Dow Jones reported Friday that the energy body volunteered to help merge the competing projects of TransCanada Corp., supported by the Alaska government, and a joint venture by ConocoPhillips and BP PLC.
Sarah Palin has NOT been "opposing" the oil companies or "fighting" them. She has been working for and with them.
This is another McCain/Palin lie that needs to be exposed.
This isn’t being done by the large media outfits—yet. But as the netroots have proven time and time again, we can force them to take a look at the claims that Sarah Palin is an "energy expert" and that her pipeline would deliver "clean" energy to the Lower 48.
Now, so many lies are being told by the McCain/Palin Campaign about Sarah Palin, her claims of energy experience and her pipeline that some of them have been Busted by various fact checking organizations. It is not enough, but it is a start.
For example the NYTs recently took on McCain/Palin suggestions that Palin’s Pipeline was an accomplished fact (emphasis added):
The reality, however, is far more ambiguous than the impression Ms. Palin has left at the convention and on the campaign trail.

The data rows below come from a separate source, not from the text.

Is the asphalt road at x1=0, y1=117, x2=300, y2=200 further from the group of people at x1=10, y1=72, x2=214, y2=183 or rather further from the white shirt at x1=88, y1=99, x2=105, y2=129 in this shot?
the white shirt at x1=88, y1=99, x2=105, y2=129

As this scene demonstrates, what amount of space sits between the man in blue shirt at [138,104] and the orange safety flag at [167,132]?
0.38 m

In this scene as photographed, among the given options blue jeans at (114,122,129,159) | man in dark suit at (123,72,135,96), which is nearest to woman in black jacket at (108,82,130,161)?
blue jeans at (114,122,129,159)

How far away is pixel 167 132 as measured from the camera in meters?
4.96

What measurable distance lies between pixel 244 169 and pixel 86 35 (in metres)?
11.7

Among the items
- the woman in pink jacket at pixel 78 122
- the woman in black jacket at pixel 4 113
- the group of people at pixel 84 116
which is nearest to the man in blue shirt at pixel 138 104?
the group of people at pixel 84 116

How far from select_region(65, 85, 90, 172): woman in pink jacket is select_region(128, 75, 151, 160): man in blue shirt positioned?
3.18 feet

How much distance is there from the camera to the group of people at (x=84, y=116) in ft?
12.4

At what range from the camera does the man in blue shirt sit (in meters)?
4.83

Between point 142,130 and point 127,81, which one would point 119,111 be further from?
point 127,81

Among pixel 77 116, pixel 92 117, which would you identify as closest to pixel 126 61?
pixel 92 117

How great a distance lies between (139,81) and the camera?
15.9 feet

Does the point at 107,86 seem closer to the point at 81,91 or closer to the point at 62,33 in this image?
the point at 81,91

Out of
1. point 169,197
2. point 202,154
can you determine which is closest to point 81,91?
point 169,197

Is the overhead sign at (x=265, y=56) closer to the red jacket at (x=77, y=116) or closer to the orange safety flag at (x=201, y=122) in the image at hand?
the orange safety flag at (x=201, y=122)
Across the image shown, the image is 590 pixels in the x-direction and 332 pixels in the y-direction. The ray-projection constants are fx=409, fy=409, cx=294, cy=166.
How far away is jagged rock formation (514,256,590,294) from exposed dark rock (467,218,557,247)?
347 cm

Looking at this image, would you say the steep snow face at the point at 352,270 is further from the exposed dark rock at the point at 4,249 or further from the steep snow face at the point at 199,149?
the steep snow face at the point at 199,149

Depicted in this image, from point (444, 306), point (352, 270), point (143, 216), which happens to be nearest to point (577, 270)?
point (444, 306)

Certainly she proved effective in attracting developers to a project that has eluded Alaska governors for three decades. But an examination of the pipeline project also found that Ms. Palin has overstated both the progress that has been made and the certainty of success.
The pipeline exists only on paper. The first section has yet to be laid, federal approvals are years away and the pipeline will not be completed for at least a decade. In fact, although it is the centerpiece of Ms. Palin’s relatively brief record as governor, the pipeline might never be built, and under a worst-case scenario, the state could lose up to $500 million it committed to defray regulatory and other costs.
And CQ Politics took at look at the pipeline and even touched on the Palin "energy expert" myth:
That all sounds quite impressive. But it’s not true that Palin got an agreement to build the pipeline, as we explain here. Nor does the evidence support the claim that it would cost $40-billion and be the largest private-sector infrastructure project in North American history, as we explain here. [snip]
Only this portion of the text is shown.